AUFGABE A
Beantworte anhand des Lesetextes:
(i) Wie viele Geschosse sind für die Dieker Straße festzusetzen?
(ii) In welchem Bereich soll ein Übergangsbereich zwischen offener und verdichteter Bebauung entstehen?
(iii) Was soll als private Gartenflächen erhalten bleiben?

LESETEXT

Eine Weiterentwicklung des Bereichs Diekerstraße / Grünstraße i. S. einer baulichen Nachverdichtung wird aus Sicht der Verwaltung grundsätzlich befürwortet. Hierbei sind jedoch auch der Erhalt des Erscheinungsbildes der historisch gewachsenen Haaner Innenstadt als städtebaulicher Belang in die Bauleitplanung zu integrieren. Im Einzelnen ergeben sich daher folgende städtebauliche Ziele für das Quartier:

1.  Sicherung der vorhandenen, kleinteiligen Einfamilien-/Doppelhausbebauung im Bereich der Grünstraße.

2.  Schaffung eines Übergangsbereiches zwischen offener und verdichteter Bebauung im Bereich der Goethestraße.

3.  Sicherung einer verdichteten Bebauungsstruktur im Bereich der Diekerstraße sowie

4.  Wahrung des durchgrünten Gebietscharakters der historischen Haaner Innenstadt durch den Erhalt des den Block-Innenbereich prägenden Gartenlandes als private Gartenflächen.

Um diese Ziele zu erreichen sind im Rahmen eines Bebauungsplanverfahrens mindestens Festsetzungen zu folgenden Belangen zu treffen:

Entwicklung der Gebäudehöhen:

      Grünstraße 19 - 9: Begrenzung auf 2 Vollgeschosse, zweites Vollgeschoss als Drempelgeschoss im Dach;

      Goethestraße, Bleichstraße und Gebäude Grünstraße 7 und 5: Begrenzung auf 2 Vollgeschosse + Dachgeschoss;

      Dieker Straße: Festsetzung von 3 Vollgeschossen + Dachgeschoss;

Fassadenbreiten und Bautiefen:

      Festsetzung von bestandsbezogenen, maximalen Fassadenbreiten und maximalen Bautiefen entlang der Grünstraße und der Goethestraße;

      Festsetzung von maximalen Bautiefen entlang der Bleichstraße und der Dieker Straße.

AUFGABE B
Nenne jede Zeile der Einträge, in der die Zeichenfolge "sleeve" vorkommt. Groß- und Kleinschreibung zählt.

AUSZUG EINTRÄGE
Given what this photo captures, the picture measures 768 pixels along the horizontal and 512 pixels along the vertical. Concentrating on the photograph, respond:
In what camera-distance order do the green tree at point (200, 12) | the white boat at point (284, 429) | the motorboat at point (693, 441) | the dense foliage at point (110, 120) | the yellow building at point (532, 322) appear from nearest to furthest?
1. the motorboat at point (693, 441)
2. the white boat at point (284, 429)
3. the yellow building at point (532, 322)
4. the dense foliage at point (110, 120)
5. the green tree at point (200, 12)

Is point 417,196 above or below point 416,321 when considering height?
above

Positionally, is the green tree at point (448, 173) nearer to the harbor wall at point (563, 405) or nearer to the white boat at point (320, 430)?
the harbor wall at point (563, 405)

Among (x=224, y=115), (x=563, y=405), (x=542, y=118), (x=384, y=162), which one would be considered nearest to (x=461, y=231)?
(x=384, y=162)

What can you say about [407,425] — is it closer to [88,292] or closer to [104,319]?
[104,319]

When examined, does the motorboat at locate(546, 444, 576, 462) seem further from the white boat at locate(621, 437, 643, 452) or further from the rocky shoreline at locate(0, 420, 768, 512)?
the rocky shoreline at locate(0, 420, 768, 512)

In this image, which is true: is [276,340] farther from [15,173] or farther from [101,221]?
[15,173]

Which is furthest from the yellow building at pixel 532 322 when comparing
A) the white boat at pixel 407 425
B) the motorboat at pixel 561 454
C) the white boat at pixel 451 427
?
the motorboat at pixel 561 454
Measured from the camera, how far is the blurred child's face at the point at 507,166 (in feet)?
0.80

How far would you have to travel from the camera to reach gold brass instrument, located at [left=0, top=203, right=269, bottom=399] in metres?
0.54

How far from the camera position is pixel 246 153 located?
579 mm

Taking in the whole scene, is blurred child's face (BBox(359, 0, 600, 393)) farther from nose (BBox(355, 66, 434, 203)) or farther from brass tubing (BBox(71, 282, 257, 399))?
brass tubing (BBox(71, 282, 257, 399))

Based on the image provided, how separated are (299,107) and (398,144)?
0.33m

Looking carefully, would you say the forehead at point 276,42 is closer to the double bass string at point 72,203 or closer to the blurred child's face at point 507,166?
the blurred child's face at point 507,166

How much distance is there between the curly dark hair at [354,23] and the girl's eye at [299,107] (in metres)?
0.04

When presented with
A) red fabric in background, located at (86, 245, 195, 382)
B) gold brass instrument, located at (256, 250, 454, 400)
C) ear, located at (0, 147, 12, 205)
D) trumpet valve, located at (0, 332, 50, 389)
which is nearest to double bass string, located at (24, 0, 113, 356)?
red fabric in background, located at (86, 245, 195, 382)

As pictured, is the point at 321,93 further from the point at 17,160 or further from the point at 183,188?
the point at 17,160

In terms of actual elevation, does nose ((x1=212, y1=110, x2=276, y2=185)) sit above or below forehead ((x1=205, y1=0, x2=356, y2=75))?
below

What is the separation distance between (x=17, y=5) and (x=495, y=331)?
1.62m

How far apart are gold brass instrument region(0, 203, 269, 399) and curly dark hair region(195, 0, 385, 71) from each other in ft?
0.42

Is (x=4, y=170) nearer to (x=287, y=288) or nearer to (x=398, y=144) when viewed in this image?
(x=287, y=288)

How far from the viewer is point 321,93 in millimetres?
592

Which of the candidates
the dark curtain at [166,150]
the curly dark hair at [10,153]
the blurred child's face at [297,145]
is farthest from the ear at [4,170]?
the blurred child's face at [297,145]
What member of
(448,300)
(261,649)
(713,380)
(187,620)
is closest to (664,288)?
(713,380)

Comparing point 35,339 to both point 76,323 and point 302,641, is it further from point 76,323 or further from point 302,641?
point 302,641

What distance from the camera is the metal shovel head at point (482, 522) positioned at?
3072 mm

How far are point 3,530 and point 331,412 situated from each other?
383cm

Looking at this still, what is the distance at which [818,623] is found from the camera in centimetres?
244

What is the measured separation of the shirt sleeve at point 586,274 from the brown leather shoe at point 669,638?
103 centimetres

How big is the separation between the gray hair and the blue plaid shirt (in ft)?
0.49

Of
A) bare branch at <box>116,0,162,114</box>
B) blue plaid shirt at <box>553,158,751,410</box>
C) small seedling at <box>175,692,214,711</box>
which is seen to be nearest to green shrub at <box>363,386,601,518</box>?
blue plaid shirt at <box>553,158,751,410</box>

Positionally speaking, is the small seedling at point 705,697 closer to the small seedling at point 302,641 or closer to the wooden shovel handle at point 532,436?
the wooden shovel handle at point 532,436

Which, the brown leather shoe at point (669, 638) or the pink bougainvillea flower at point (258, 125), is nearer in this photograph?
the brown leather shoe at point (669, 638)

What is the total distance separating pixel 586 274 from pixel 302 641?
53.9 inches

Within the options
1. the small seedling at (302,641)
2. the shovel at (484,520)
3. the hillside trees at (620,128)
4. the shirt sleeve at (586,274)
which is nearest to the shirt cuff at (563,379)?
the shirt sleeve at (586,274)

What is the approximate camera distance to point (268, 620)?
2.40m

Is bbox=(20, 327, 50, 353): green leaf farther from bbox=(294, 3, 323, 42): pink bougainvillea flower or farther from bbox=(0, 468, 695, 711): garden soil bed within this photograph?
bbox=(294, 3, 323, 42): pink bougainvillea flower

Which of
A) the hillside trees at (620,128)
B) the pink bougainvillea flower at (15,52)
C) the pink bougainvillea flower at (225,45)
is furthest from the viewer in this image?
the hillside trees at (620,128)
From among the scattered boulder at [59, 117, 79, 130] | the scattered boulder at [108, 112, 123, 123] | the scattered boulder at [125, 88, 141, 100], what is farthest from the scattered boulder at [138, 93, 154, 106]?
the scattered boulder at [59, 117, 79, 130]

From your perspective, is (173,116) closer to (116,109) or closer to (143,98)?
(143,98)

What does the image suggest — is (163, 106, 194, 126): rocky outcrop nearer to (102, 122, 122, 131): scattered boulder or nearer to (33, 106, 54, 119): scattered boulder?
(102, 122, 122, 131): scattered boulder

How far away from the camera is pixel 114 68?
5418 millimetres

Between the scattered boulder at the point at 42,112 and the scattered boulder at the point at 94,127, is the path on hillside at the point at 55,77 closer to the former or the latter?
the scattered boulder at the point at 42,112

LÖSUNG A
(i) 3 Vollgeschosse + Dachgeschoss
(ii) Im Bereich der Goethestraße
(iii) Das den Block-Innenbereich prägende Gartenland

LÖSUNG B
What is the measured separation of the shirt sleeve at point 586,274 from the brown leather shoe at point 669,638?
4. the shirt sleeve at (586,274)
the shirt sleeve at (586,274)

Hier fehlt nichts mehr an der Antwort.